Some services only offer email support, which might not be sufficient when you have a mission-critical question or failure of the program. Along with privacy policies, the company you are dealing with should have clear contact information for the major modes of communication: phone, email, support community forum, and a postal address. Not having most of these published on their site is a red flag that you might have problems getting support down the line.
Do you have plans for a service failing or disappearing? If you are lured by a free service, are you prepared for the day the developer is no longer interested in supporting the programming? Even Google has retired more than 70 of its offerings; many of them after large communities already invest their time and energy in integrating the offering into their daily lives and businesses. This can be the loss of a valuable investment and result in severe damage to your brand, and the relationships you have painstakingly built-up over years.
This is becoming much more important in cloud options, but is still mostly under the purview of API developers and other software programmers. When you are trying to build your community, information on all the activities your members are involved in is important. Does a cloud solution offer historical analysis of event attendees coupled with membership history? Does your payment gateway update access for member-only documents or articles? Does the solution allow you in-depth data analysis across many years for all members? Do event registration and all the content that is related to your conference program integrate seamlessly onto your website?
Does the cloud solution fit with your governance requirements and business rules, or do you have to adapt/change your rules, or double-check frequently for violations.
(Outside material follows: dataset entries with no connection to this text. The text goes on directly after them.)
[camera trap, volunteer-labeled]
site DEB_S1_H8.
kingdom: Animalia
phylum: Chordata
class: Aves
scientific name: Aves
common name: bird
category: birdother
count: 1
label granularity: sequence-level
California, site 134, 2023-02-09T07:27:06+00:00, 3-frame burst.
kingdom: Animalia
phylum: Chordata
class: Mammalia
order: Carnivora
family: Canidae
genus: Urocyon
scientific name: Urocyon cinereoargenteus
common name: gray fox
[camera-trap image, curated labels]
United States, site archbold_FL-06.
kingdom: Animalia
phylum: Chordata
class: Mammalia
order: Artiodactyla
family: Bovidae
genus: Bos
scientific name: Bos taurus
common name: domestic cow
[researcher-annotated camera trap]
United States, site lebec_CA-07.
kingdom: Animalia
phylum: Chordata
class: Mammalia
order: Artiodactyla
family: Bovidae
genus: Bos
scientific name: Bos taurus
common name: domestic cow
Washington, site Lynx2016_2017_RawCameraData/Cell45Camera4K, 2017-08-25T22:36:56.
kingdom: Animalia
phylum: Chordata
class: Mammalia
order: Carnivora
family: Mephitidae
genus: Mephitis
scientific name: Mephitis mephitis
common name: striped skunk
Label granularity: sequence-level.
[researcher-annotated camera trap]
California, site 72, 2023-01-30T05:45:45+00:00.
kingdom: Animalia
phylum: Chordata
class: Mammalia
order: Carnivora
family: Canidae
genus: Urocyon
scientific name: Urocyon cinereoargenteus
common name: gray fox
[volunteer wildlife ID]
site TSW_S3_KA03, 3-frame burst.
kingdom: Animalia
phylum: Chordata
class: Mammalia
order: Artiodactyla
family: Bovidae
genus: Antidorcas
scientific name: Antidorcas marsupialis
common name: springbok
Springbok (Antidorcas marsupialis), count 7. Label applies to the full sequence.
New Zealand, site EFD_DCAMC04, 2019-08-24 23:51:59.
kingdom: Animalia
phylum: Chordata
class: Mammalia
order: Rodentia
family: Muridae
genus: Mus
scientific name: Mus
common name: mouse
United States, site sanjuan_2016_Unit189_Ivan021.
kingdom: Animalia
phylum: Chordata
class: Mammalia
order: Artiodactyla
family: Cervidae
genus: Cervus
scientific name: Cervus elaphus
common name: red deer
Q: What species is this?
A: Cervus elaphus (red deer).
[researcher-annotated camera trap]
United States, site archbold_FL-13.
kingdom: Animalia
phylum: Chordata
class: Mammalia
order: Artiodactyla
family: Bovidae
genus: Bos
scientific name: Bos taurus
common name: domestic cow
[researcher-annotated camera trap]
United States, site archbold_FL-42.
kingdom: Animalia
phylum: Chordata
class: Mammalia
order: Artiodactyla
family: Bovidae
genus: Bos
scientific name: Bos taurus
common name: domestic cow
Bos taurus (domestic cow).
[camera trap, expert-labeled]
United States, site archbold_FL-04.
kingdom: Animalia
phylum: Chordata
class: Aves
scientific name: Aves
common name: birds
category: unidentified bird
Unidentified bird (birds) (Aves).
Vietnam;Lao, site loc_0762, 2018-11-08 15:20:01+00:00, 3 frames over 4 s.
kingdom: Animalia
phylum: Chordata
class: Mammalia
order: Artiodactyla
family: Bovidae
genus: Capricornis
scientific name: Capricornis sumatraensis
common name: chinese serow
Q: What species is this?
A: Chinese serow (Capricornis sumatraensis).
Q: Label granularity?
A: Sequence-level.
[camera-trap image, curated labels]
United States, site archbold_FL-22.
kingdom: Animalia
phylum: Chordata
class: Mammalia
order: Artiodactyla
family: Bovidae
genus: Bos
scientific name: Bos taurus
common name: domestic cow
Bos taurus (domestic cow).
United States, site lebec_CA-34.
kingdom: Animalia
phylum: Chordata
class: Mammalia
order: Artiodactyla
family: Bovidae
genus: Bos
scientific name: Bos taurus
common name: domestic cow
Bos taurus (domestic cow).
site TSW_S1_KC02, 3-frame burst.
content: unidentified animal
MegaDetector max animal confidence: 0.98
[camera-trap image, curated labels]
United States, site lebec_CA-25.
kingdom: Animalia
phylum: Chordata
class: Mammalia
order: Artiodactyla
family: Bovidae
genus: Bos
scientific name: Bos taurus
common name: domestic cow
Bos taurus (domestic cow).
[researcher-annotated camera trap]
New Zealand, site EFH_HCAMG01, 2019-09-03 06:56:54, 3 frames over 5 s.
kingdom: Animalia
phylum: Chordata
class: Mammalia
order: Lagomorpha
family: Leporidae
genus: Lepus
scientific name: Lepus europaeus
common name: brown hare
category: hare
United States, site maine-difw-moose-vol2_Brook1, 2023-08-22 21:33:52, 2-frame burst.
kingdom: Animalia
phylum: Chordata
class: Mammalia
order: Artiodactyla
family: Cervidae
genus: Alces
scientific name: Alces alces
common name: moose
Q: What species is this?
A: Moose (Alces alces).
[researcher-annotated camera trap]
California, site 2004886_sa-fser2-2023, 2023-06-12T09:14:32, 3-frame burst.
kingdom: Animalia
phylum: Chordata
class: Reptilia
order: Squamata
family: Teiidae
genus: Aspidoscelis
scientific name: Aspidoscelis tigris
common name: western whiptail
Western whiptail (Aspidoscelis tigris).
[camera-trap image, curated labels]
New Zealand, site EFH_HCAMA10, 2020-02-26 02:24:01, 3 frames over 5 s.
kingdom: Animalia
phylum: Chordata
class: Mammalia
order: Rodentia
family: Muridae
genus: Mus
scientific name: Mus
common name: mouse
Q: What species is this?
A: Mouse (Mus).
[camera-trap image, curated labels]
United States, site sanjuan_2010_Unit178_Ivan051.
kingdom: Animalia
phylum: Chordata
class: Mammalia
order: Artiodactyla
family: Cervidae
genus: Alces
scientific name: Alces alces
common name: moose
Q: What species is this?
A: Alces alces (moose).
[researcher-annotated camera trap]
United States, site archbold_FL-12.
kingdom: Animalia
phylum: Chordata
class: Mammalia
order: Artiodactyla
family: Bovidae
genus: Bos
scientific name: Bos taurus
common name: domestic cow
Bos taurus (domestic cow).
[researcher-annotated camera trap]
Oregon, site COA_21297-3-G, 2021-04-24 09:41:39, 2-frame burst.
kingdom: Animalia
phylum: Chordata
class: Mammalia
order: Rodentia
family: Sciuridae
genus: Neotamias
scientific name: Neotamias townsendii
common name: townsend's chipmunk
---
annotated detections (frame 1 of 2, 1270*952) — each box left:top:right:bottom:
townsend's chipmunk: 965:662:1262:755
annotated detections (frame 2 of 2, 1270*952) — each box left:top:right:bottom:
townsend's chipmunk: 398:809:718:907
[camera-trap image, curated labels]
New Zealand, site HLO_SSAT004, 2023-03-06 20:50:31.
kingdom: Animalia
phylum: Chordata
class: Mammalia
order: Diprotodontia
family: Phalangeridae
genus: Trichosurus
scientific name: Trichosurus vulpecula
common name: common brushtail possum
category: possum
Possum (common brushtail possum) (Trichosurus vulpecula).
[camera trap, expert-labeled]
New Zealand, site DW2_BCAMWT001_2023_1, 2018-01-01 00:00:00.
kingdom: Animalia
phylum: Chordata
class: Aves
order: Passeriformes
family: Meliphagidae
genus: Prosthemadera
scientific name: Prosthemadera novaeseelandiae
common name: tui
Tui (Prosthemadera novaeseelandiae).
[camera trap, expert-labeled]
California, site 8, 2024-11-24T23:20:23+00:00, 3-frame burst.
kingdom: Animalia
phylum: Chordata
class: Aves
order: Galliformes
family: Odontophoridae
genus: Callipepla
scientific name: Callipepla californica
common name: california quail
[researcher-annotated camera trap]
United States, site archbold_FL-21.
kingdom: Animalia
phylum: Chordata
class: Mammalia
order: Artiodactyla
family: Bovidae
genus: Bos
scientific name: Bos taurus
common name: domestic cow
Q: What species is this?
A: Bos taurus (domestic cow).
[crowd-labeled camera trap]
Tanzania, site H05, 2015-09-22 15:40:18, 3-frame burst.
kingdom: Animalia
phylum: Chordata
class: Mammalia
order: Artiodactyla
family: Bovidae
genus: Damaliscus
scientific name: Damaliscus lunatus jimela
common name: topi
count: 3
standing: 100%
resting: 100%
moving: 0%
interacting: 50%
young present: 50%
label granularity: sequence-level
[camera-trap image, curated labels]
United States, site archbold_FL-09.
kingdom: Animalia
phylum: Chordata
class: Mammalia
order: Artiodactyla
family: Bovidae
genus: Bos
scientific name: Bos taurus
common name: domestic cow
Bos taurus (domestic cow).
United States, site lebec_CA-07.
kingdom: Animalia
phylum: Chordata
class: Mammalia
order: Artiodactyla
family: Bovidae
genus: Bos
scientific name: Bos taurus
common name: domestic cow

New focus on accountability means auditors are now frequently asking about data storage. In example: is your data password protected, on closed networks, and backed up regularly? Guaranteeing how your data is managed is more difficult if data servers are located around the world in jurisdictions that are not subject to the same laws as your organization.
Making use of the internet for computer and service offerings is the way of the future, but in this wild-west era of offerings, it is important, particularly for non-profits, to carefully consider many factors; not just costs. As non-profit leaders and board members, it is in fact your fiduciary duty to the organisation to ensure the long-term security and viability of operational data.